Première lecture de ma PaL d’hiver ! Les chats des neiges ne sont plus blancs en hiver est un roman de Noémie Wiorek, paru aux éditions HSN. Avec ce roman hivernal, j’inaugure mon Cold Winter Challenge avec la catégorie Père Fouettard (démon, enfer, forces obscures) du menu Hiver Sombre. J’avais adoré découvrir la plume de Noémie Wiorek avec sa novella Lever de soleil, j’avais grande hâte de voir ce que ça pouvait donner en version froid et roman. J’ai passé un excellent moment, au-delà de mes attentes.
Synopsis
« Morz est la terre la plus au nord du monde. Des siècles plus tôt, la neige a cessé de tomber et la glace a fondu, devenue une boue informe et immonde.
Il y a une ombre dans l’est de Morz ; celle de Noir, un esprit maléfique prêt à tout pour provoquer la ruine du royaume. Sur ses talons court le Second, un guerrier prodigieux, plus cruel et féroce que tous les séides gravitant autour d’eux.
Il y a un enfant sur le trône de Morz : on attend de lui la ferveur de ses ancêtres pour maintenir le royaume dans la Lumière. Mais le prince Jaroslav doute de sa place, de son pouvoir, et ne souhaite qu’une seule chose : vivre en paix.
Et dans le nord, près des montagnes, ourdissent les sorcières, vengeresses, dévorées par le rêve incertain de refaire un jour tomber la neige sur leur monde déchu. »
Le roman de la déconstruction
Les attributs traditionnels du roman effacés
Les chats des neiges... est un roman qui casse les codes de la fantasy. Ici, Noémie Wiorek détruit les concepts d’intrigue et de personnage. Si vous aimez les romans avec un début, un nœud, des péripéties et puis une fin, vous serez surpris. Si vous aimez les personnages avec des noms, des caractères qui vous parlent, vous serez surpris.
On est ici dans un roman très lent, à l’image des temps longs du récit. On n’est pas dans l’immédiateté; le récit se déroule sur des âges étendus. L’action est minimaliste. J’ai eu la sensation d’écouter une histoire solennelle, issue d’une mémoire collective et très ancienne.

**CONSIGNES**.
1. Traduisez en anglais cette phrase du bloc de texte : « On est ici dans un roman très lent, à l’image des temps longs du récit. »
2. D’après le bloc de texte, chez quel éditeur le roman de Noémie Wiorek est-il paru ?

**DONNÉES AFFICHÉES**.
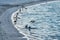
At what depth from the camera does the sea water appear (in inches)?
805

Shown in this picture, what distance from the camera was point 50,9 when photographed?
30.2 meters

**RÉPONSES AUX CONSIGNES**.
1. This is a very slow novel, mirroring the long stretches of time in the story.

2. Aux éditions HSN.